Work instruction.
Beginning at the line that contains "Wall Art - Photograph", reproduce the entries below exactly, ending with the line that contains "Black couple clearing". Omit each picture.

Source data.

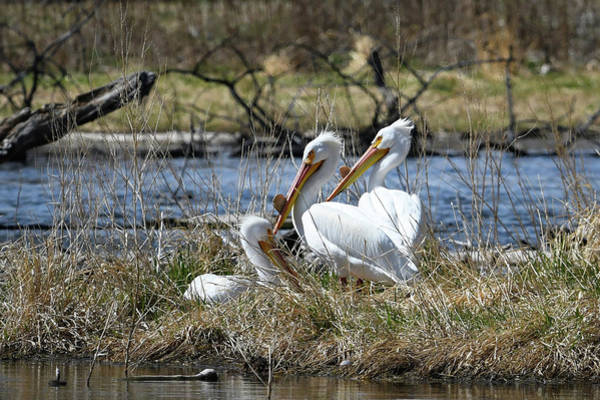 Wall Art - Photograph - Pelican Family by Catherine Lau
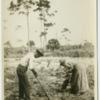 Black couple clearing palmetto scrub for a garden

--

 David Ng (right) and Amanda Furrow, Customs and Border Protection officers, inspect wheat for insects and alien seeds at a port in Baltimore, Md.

==

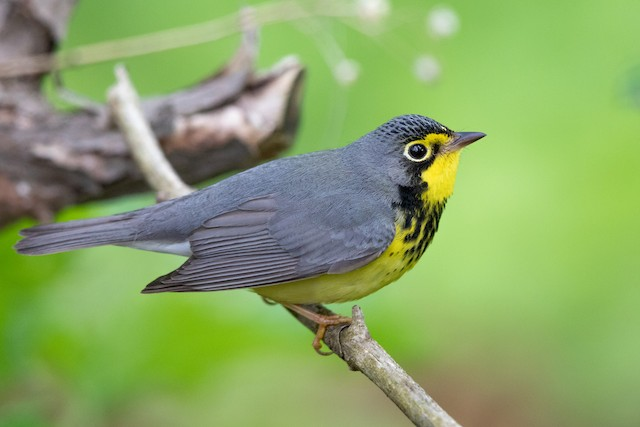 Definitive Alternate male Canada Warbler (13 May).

Response below.
 Wall Art - Photograph - Pelican Family by Catherine Lau
 Black couple clearing palmetto scrub for a garden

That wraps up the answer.